I will attempt to make some response to Paul Healey's welcome appeal.

<<I have a good idea, but I can't test my realisation of its notion if no one is willing to make a contribution.>>

Activity on the list has dropped sharply. Although it is not uncommon for lists to "run their course", I think that it needs to be recognised that the bond of trust among us is quite slender and we need to exercise considerable sensitivity in commenting on contributions, if we are not to silence others.

<<would someone please explain, how they think the dialectical method is supposed to work.>>

My ideas about this question have evolved a lot since initiating the site. It was after all the main object of starting the site: to learn.

Hegel undoubtedly had a "method", that is to say, there is an "inner logic" to how he worked. However, I can't say that I would recommend his method. It belongs to quite another time. This is not to deny that Hegel is one of the greatest of thinkers ... but I could not recommend anyone to *emulate* Hegel today.

The transformation that Marx worked upon Hegel is huge, and Marx is quite explicit in his debt to Hegel.

<<For instance, the notion that uses the logical idea, as one that properly belongs to history, appears to me to smack of subjective idealism ...>>

... or something like that ...

I think a study of Hegel is an education in concepts.
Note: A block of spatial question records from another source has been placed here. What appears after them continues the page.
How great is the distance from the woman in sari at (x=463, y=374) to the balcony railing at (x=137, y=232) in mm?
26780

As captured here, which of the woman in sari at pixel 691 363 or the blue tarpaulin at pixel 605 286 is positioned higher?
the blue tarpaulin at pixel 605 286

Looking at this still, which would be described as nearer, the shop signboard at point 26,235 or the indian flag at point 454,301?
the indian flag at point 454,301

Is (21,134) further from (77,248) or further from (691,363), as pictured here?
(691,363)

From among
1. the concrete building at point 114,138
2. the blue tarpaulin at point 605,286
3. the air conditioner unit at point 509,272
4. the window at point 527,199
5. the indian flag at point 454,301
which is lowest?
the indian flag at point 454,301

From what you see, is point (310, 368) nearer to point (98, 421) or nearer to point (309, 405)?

Concepts are after all the things we use to understand the world, and were, in my view what Hegel was studying.

For example, I learn from Hegel about the contrast between abstract universals and concrete universals, and this understanding continuously helps me in trying to understand things.

For example, I learn from Hegel about the contrast between essence & notion and between being & notion, etc. and about the simplicity of notions and how they become more concrete and the contradictory character of essence.
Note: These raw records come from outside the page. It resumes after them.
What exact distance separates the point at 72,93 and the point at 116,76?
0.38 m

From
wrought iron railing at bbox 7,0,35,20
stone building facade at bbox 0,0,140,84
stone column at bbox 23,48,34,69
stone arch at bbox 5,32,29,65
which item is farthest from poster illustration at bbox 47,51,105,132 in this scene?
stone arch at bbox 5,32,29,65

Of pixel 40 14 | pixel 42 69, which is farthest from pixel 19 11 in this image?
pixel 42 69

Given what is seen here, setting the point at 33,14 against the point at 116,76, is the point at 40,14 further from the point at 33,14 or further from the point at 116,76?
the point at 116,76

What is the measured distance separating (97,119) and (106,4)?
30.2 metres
So the idea is to learn to be critical about the concepts we receive (? not quite "receive") from the world around us and with which we have grown up.
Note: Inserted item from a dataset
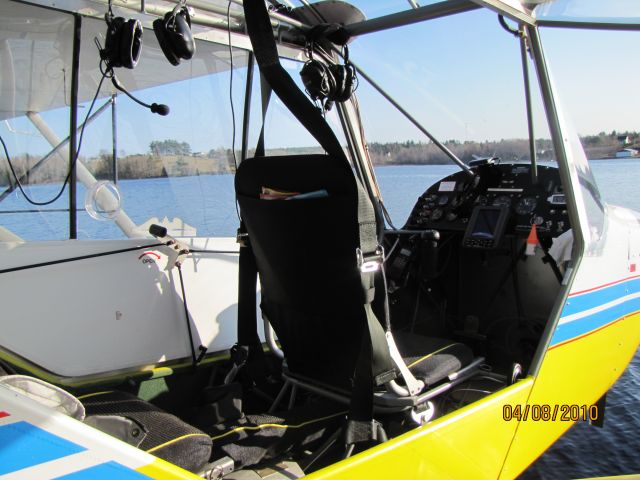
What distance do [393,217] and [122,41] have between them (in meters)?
2.19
Never do I find that these kind of insights function like some sort of "key" or "method" in the normal sense of the word (a la Edward de Bono). I find it difficult to see how one could study social, ethical and historical questions productively using Hegel, without beginning from a study of Marx.

George and Paul here in Melbourne have said that one ought to "immerse oneself in Hegel", and I agree. But one has to climb out again afterwards, I believe, and subject oneself to a kind of "deprogramming", and "exorcise" the powerful influence of Hegel's wonderful idealistic system.

I tend to imagine that Germany in the 1840s must have been a bit like that.